Goodleaf: Can you explain the feeling of dabbing? How intense is the experience/high? Could it be overwhelming for new patients/recreational users?
Ricochet: Hmm dabs, sorry Homer Simpson moment: Ok, have you ever filled your mouth with that whipped cream from a can? Well take that feeling and fill your lungs with that same feeling. It's intense. The high is out of this world. It's so clean. It can be overwhelming even for the experienced dabber if too much is used and it's easy to do.
A newbie dabber should start small, really small. I find it’s best to dab a little but often, just to prevent “over stone” as I call it. After all passing out is just a waste of all that work. Remember this isn't the world’s biggest lung competition, it's medicinal so treat it with care, and you will enjoy it as well.
Goodleaf: Do you prefer to use cannabis concentrates in a vaporizer or specially designed glassware?

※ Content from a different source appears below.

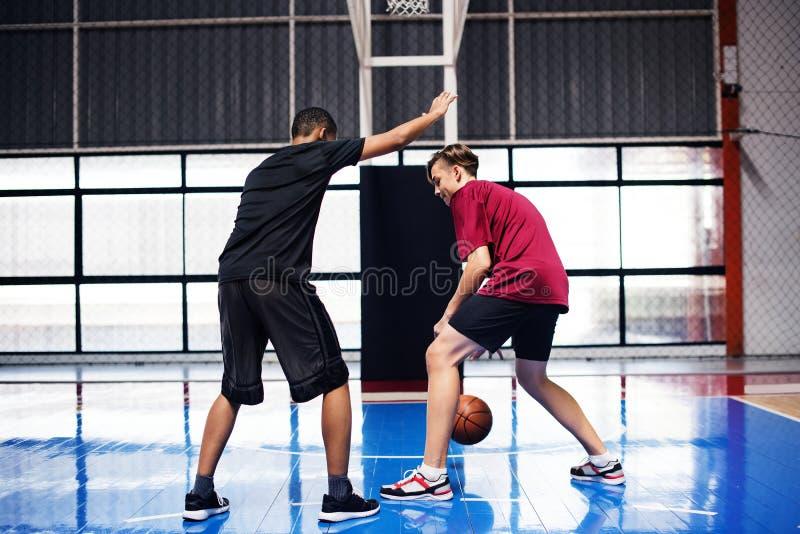 Två tonårs- pojkar som spelar basket tillsammans på domstolen arkivfoton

Ricochet: I'm a glass man myself, not to say I won't use a vaporizer but, I like the art. I like the natural methods used to smoke concentrates. You create your hit, before you hit it. I find I appreciate my medication more when finishing the process with glass. After all concentrates can provide a beautiful experience — when used wisely.
Our interview with Rik (Ricochet) covered the important points to know if you’re going to try this at home. However, there are a few more things you should be aware of if you want to make your own concentrates. Pesticides, herbicides, and fungi will be amplified in the concentrated cannabis extract. Choose your plants carefully.
If you’re using glassware invest in a good nail for dabbing. Metal Fume Fever can be caused by the gradual breakdown of metal under intense heat. Some nails will oxidize or flake, forcing the user to inhale toxic dust or fumes. Symptoms include chills, nausea, headaches, fever, and muscle pain. It is generally agreed that pure titanium, quartz, or even glass, are the healthier, safer options.
Lastly, and this is political, but still very important. Don’t be an idiot and blow yourself up when making cannabis concentrates. The progressive cannabis movement is gaining a huge amount of international attention and public support. Do your part to keep the momentum going by not giving the critics any reason to push back positive change to our cannabis laws.
As Rik said, cannabis concentrates can be a beautiful thing.